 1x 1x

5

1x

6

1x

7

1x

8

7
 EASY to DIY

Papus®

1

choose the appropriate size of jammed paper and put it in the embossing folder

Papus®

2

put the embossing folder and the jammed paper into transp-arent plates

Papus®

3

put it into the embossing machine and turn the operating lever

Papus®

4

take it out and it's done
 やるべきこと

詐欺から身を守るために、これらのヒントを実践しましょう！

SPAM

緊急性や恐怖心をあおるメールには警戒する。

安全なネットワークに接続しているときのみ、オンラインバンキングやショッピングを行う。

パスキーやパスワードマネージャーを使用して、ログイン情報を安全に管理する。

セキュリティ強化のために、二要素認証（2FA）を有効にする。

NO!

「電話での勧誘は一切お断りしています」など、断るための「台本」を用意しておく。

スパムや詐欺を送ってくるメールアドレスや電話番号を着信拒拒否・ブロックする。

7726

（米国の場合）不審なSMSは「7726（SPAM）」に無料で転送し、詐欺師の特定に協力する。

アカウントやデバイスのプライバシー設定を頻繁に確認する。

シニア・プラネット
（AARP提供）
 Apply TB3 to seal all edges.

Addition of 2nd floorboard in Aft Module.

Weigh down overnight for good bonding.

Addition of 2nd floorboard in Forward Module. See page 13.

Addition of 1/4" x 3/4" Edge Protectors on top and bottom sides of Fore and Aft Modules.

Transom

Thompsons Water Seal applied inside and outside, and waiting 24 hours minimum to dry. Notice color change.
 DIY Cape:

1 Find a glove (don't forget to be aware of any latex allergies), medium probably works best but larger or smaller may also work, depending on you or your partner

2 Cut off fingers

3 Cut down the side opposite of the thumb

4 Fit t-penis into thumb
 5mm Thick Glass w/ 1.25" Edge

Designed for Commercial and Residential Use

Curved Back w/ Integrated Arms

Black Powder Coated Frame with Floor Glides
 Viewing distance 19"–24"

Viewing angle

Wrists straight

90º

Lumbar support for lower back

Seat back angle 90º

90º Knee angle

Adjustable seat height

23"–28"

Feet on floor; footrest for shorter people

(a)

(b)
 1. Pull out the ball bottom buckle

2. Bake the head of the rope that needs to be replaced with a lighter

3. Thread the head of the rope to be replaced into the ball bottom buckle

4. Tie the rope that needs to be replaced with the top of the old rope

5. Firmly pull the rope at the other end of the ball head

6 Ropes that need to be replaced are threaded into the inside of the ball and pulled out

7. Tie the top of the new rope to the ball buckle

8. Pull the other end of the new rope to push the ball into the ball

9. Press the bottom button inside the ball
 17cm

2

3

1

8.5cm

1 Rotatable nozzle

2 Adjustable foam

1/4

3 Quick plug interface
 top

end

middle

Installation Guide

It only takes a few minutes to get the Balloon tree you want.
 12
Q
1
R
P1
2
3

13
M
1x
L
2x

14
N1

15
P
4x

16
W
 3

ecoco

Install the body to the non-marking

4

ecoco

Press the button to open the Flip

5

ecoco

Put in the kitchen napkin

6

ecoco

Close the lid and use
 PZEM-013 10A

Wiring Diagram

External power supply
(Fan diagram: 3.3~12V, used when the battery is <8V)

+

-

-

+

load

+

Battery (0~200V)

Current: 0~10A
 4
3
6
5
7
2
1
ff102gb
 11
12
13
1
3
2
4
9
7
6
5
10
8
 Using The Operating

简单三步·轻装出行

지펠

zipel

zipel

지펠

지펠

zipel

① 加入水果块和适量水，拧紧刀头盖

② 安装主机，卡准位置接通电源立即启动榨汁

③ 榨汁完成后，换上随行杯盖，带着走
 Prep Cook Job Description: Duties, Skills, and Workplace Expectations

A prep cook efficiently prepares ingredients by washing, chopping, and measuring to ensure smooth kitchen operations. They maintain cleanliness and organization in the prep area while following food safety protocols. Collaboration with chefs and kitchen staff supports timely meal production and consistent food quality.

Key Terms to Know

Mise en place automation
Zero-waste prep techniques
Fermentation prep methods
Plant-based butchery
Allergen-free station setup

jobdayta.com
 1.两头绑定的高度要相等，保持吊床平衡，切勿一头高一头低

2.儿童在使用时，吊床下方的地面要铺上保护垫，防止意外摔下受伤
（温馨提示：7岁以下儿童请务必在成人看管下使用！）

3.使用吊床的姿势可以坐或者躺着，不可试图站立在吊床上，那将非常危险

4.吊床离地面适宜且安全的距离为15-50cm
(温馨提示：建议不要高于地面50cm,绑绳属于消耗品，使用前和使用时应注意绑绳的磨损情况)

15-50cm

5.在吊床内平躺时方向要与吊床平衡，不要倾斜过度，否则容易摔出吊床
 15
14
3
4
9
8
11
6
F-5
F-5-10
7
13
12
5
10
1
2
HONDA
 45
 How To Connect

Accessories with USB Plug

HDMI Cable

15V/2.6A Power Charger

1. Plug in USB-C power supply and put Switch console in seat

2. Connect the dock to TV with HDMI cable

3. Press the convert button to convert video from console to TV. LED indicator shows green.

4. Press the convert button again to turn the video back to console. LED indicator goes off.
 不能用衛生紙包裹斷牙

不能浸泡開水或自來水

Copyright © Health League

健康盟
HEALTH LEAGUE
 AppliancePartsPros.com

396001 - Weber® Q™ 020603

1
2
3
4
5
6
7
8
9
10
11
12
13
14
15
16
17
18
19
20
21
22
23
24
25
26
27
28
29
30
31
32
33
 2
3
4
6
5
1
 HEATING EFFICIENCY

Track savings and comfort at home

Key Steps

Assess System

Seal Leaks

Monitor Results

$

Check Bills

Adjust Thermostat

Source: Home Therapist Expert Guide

▶ [What to work on] Looking at the data above, say how many lines contain the word "into", with no added words.

▶ [Written answer] 6